Reporting Quality Assessment (RECORD) for RWE Studies

This study uses real-world data from the IVY Network. Its reporting quality is high. The authors clearly describe:

• Data Sources: Data were gathered from “patient interview and electronic health records”. Vaccination status was verified using a hierarchy of “electronic health records, state or city vaccine registries, and self-report”.

• Participant Selection: The process is detailed, enrolling patients hospitalized for acute respiratory illness at 26 hospitals. A flow diagram (Figure 1) details the exclusion of over 6,000 patients from the initial 13,159 enrolled.

• Variable Definitions: All key variables (case, control, vaccinated, and immunocompromised) are explicitly defined.

Applicability

The findings are highly applicable to a general clinical practice. The study was conducted in a large, diverse US population across 26 hospitals in 20 states. Most importantly, it included a large cohort of high-risk patients (26.3% immunocompromised) who were actively excluded from the original prelicensure vaccine trials. This study provides the exact real-world data needed to guide vaccination discussions with these more complex patients.

Research Objective

To evaluate the effectiveness of the RSV vaccine against RSV-associated hospitalization among adults aged 60 years or older during two RSV seasons.

Study Design

This was a test-negative, case-control study conducted prospectively through the Investigating Respiratory Viruses in the Acutely Ill (IVY) Network.

• Cases: 821 adults (60+) hospitalized with acute respiratory illness who tested positive for RSV only.

• Controls: 6137 adults (60+) from the same hospitals who tested negative for RSV, SARS-CoV-2, and influenza.

• Analysis: The odds of prior RSV vaccination were compared between cases and controls using multivariable logistic regression to calculate an adjusted odds ratio, which was then used to estimate vaccine effectiveness.

Setting and Participants

• Setting: 26 hospitals across 20 US states.

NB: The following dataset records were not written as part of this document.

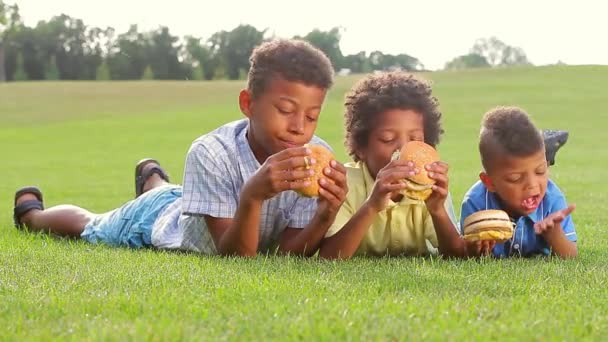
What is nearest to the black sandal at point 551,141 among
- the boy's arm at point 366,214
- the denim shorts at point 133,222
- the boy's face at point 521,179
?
the boy's face at point 521,179

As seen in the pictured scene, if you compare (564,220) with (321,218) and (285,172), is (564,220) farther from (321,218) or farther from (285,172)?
(285,172)

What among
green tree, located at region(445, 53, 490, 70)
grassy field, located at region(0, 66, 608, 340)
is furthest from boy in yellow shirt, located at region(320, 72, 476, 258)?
green tree, located at region(445, 53, 490, 70)

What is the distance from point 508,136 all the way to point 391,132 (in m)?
0.66

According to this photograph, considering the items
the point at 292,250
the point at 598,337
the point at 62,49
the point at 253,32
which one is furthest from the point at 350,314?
the point at 62,49

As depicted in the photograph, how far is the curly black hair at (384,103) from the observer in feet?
17.8

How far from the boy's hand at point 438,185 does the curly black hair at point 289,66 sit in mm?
803

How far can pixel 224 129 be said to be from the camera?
5.78m

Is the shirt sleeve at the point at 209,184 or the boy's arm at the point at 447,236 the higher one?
the shirt sleeve at the point at 209,184

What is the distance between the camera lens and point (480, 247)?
5.29 meters

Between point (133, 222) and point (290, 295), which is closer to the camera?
point (290, 295)

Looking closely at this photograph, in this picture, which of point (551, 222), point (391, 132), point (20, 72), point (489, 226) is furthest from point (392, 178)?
point (20, 72)

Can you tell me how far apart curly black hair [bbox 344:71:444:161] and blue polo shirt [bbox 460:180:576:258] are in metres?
0.43

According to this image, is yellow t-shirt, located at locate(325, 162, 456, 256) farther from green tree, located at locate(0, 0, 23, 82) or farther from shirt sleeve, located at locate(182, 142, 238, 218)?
green tree, located at locate(0, 0, 23, 82)

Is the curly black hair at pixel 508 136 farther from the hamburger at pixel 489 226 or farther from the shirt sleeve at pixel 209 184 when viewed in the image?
the shirt sleeve at pixel 209 184
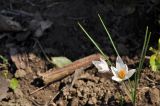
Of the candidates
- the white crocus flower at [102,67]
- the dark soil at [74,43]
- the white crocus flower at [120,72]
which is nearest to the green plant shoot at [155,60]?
the dark soil at [74,43]

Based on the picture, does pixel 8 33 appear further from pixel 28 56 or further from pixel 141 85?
pixel 141 85

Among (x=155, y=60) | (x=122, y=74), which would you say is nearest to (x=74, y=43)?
(x=155, y=60)

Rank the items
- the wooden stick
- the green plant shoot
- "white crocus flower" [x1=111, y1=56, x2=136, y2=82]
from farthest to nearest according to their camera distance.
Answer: the wooden stick < the green plant shoot < "white crocus flower" [x1=111, y1=56, x2=136, y2=82]

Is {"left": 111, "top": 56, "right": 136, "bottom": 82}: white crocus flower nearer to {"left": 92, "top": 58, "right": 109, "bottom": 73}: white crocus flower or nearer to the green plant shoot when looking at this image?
{"left": 92, "top": 58, "right": 109, "bottom": 73}: white crocus flower

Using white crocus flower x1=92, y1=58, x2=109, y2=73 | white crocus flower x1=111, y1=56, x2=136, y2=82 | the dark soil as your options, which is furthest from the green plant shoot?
white crocus flower x1=92, y1=58, x2=109, y2=73

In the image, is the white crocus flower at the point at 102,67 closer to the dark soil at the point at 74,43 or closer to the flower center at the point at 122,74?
the flower center at the point at 122,74

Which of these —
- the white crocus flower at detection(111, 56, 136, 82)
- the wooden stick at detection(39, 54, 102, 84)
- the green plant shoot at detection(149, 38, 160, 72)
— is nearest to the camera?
the white crocus flower at detection(111, 56, 136, 82)

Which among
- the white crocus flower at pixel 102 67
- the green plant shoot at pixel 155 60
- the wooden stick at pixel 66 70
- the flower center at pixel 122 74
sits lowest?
the wooden stick at pixel 66 70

• Dates: Participants were enrolled during two RSV seasons: October 1, 2023, to March 31, 2024, and October 1, 2024, to April 30, 2025.

• Eligibility: Adults aged 60 years or older hospitalized with an acute respiratory illness who had respiratory virus testing within 10 days of illness onset.

Bibliographic Data

• Title: RSV Vaccine Effectiveness Against Hospitalization Among US Adults Aged 60 Years or Older During 2 Seasons

• Authors: Diya Surie, MD; Wesley H. Self, MD, MPH; Katharine A. Yuengling, MPH; et al, for the Investigating Respiratory Viruses in the Acutely Ill (IVY) Network

• Journal: JAMA

• Year: 2025

• DOI: 10.1001/jama.2025.15896

This AI-generated analysis is for informational and research purposes only and is not a substitute for professional medical advice, diagnosis, or treatment. Always seek the advice of a qualified health provider with any questions you may have regarding a medical condition.